» **WHAT YOU WILL DO**:
1 - List every cell type named in the passage on tPA/LRP-1 signaling.
2 - Please reproduce the passage on tPA/LRP-1 signaling word for word, from "In general, tPA" up to and including "fibrosis and inflammation.".
── PASSAGE SHOWN ──
2.1. Tissue Plasminogen Activator (tPA)/LRP-1 Signaling

In general, tPA in the circulation is produced and maintained by vascular endothelial cells. However, our recent work in the chimerical mice, which were created by bone-marrow transplantation between wild-type and tPA knockout mice and lacked tPA in either the myeloid or parenchymal cells, demonstrated that myeloid cells are the major source of tPA induced in the fibrotic kidneys promoting fibrosis and inflammation, whereas plasma tPA has little effects [44]. Myeloid-derived tPA interacts with LRP-1 on various types of cells and activates multiple signaling cascades to modulate cellular differentiation and transdifferentiation to promote kidney fibrosis and inflammation.
───
── STUDY MATERIAL ──
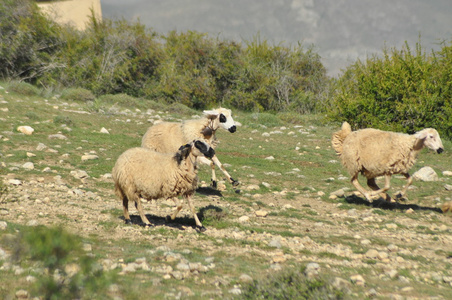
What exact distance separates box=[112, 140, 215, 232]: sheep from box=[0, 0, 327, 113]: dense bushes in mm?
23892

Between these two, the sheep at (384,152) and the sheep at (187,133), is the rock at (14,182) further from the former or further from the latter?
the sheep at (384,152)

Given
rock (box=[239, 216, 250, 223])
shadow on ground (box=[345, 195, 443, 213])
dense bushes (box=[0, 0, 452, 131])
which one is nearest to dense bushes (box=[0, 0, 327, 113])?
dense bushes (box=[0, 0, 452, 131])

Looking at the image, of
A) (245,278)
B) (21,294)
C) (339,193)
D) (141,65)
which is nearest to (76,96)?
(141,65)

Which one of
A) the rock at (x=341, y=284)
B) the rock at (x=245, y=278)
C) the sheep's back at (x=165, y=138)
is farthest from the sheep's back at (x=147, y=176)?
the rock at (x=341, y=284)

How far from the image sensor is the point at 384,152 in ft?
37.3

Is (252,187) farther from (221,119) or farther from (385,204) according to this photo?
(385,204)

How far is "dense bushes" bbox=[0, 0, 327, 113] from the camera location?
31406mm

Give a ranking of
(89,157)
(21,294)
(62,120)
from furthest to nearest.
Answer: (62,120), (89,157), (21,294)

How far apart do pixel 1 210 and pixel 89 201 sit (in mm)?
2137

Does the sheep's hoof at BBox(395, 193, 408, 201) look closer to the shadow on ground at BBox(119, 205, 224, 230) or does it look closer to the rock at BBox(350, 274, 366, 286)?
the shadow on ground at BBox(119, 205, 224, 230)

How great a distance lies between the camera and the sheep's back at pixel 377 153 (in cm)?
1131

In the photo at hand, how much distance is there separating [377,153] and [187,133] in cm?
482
───
» **RESPONSES FOR EACH TASK**:
1 - vascular endothelial cells, myeloid cells, parenchymal cells

2 -
In general, tPA in the circulation is produced and maintained by vascular endothelial cells. However, our recent work in the chimerical mice, which were created by bone-marrow transplantation between wild-type and tPA knockout mice and lacked tPA in either the myeloid or parenchymal cells, demonstrated that myeloid cells are the major source of tPA induced in the fibrotic kidneys promoting fibrosis and inflammation, whereas plasma tPA has little effects [44]. Myeloid-derived tPA interacts with LRP-1 on various types of cells and activates multiple signaling cascades to modulate cellular differentiation and transdifferentiation to promote kidney fibrosis and inflammation.